Housing market activity has bounced modestly. Sales volumes are off lows and house prices have risen in each of the past five months. We suspect this will have come as a modest surprise to the Bank.

The NZD is around 2½% above its November projections. Oil prices are higher too, so there are some offsets from an inflation perspective, but it doesn’t appear as though New Zealand’s export commodity prices are keeping pace. That is growth negative.

Headline inflation is easing again. The soft Q4 CPI result, base effects, the higher NZD and the impact of the Government’s tertiary education policies are likely to see headline inflation retreat towards the lower end of the target band once again. The RBNZ will be mindful of the potential implications of this for the formation of inflation expectations.

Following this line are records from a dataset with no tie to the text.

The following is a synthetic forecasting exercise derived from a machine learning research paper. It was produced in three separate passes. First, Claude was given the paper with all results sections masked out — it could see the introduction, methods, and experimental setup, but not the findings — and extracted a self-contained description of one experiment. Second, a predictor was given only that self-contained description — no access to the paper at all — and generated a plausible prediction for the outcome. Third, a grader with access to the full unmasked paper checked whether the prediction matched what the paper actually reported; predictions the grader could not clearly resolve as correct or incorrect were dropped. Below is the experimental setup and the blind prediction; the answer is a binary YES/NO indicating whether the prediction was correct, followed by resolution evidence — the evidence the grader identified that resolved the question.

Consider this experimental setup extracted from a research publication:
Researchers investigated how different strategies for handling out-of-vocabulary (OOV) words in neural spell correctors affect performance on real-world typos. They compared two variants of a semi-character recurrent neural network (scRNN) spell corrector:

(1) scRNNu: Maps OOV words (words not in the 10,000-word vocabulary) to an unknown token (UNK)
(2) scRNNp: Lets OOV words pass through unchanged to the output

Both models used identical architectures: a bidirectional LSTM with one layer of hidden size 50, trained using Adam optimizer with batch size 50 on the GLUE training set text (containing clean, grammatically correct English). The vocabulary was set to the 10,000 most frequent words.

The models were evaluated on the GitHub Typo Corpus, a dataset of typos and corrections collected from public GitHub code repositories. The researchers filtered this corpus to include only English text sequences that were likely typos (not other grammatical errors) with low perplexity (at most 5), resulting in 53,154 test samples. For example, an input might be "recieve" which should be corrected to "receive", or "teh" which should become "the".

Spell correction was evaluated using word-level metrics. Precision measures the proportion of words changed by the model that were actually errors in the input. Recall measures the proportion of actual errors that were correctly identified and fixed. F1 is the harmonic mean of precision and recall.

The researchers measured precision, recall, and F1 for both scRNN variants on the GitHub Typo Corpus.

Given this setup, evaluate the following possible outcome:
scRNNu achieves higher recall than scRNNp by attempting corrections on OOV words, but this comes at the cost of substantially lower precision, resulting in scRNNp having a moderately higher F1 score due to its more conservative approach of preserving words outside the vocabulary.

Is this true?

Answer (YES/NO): NO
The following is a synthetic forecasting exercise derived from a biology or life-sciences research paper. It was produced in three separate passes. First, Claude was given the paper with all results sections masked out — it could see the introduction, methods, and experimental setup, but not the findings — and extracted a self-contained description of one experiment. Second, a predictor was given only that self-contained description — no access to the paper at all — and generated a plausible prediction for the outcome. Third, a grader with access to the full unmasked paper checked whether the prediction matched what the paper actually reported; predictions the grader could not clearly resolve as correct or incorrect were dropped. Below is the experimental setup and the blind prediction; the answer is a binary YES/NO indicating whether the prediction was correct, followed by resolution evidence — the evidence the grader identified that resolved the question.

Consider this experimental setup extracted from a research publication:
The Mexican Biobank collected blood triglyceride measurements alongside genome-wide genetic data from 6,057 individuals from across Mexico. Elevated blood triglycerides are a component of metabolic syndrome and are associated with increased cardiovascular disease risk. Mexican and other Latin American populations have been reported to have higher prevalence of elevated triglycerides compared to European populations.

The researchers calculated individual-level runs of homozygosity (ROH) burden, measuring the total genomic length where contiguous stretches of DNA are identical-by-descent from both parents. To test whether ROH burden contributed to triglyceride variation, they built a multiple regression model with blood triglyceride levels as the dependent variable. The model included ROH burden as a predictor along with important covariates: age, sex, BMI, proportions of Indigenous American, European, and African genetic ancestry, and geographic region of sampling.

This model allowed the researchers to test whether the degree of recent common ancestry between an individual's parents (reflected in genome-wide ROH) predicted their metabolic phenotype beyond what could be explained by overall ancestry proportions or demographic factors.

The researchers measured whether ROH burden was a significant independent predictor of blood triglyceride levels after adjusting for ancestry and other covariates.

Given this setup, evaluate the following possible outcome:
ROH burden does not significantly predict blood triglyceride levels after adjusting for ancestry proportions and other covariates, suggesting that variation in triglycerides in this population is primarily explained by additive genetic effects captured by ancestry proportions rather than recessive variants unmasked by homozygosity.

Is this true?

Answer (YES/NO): NO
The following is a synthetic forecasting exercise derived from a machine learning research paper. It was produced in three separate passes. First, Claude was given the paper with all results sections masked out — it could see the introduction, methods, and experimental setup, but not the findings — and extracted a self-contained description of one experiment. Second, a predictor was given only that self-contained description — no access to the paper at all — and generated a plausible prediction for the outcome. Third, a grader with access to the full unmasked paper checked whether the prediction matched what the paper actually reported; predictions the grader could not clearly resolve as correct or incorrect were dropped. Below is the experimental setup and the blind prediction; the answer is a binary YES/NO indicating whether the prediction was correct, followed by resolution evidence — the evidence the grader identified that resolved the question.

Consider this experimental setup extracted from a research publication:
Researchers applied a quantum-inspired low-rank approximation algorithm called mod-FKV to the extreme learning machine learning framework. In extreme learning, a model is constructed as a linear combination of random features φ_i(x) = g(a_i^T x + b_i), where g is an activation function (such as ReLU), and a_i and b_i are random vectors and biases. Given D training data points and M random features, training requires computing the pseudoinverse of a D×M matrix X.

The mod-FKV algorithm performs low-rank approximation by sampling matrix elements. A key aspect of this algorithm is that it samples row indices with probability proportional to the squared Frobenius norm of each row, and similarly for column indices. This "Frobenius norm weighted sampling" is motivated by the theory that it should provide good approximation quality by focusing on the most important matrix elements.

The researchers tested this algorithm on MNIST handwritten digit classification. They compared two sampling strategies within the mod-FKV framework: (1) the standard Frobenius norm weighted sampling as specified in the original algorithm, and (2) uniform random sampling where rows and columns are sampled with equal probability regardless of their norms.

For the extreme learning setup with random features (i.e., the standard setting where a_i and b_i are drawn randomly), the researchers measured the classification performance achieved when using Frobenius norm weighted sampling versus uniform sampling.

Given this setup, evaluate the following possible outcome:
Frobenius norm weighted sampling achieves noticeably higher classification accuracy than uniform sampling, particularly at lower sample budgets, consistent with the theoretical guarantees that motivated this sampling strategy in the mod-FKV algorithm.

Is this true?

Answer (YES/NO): NO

Signs of broad-based price pressures are absent, despite clear evidence of a tight labour market and broader capacity pressures. The RBNZ’s Sectoral Factor Model of core inflation was again unchanged at 1.4% and if anything, alternative core and underlying measures of inflation ticked a little lower in Q4. This observation alone is likely to see the RBNZ heavily discount the implications from the upward GDP revisions.  

The global growth backdrop remains positive. Global growth is solid and broad-based and markets are more confident in reflationary themes, with measures of inflation compensation lifting off historic lows. While central banks remain cautious, recent rhetoric remains consistent with a gradual pace of policy normalisation.

Trying to make heads or tails of all that is far from easy, and we suspect there have been interesting internal discussions going on. But it does not feel like a backdrop where the RBNZ will feel comfortable going out on a limb and taking a strong view – or at least a view that significantly departs from its previous thinking. There are too many moving parts for that. For us, all recent developments have done is reiterate that “numerous uncertainties remain”.

When uncertainty is high, you fall back on what you know and can observe. The lack of broad-based inflation pressure, despite an economy that has been performing reasonably well, will be right at the top of the list. It will leave the RBNZ believing that there is no need to rush and that “Monetary policy will remain accommodative for a considerable period.”

The RBNZ’s inflation projections will be downgraded again and it is possible that it lowers its near-term GDP forecasts a touch as well given recent signals from business surveys. One could therefore make an argument that developments on balance justify the RBNZ tweaking its interest rate projection lower too (and that is the direction we do see the risks pointed), but chances are it is left largely unchanged. With the first hike so far into the future, there is no urgency to take a stand."